**Task requirements**
How many lines in the listing below contain the string "Manifold"? Say only the number.

**Material provided**
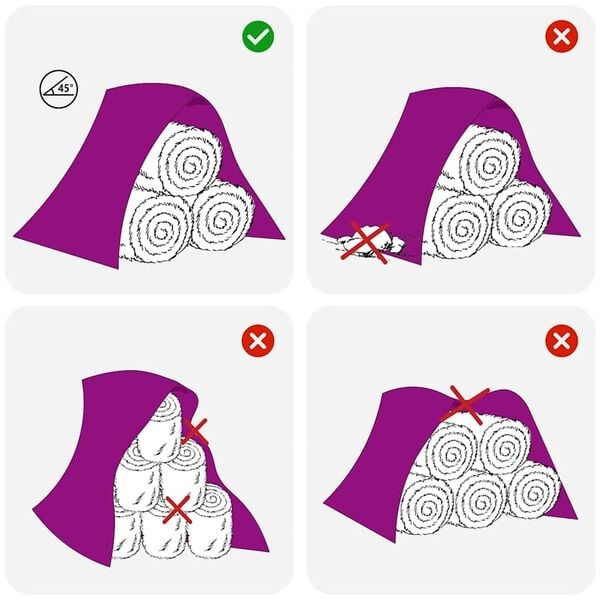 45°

==

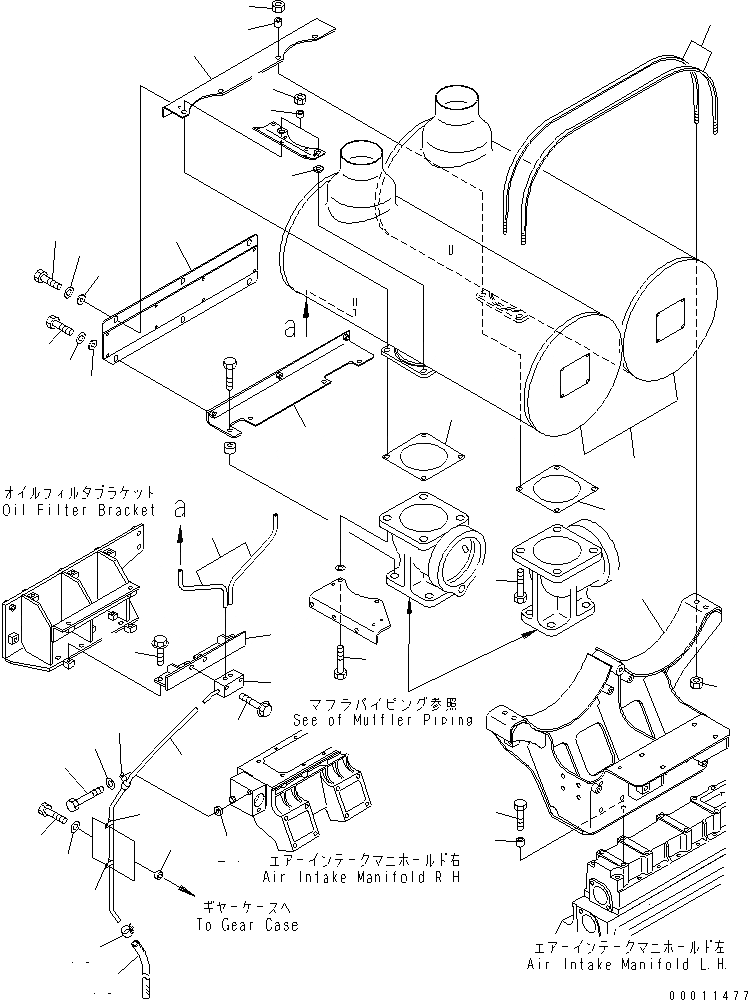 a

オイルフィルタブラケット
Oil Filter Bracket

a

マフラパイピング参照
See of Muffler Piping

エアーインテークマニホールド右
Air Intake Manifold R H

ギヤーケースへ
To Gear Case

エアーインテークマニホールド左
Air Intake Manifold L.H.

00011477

**Task response**
2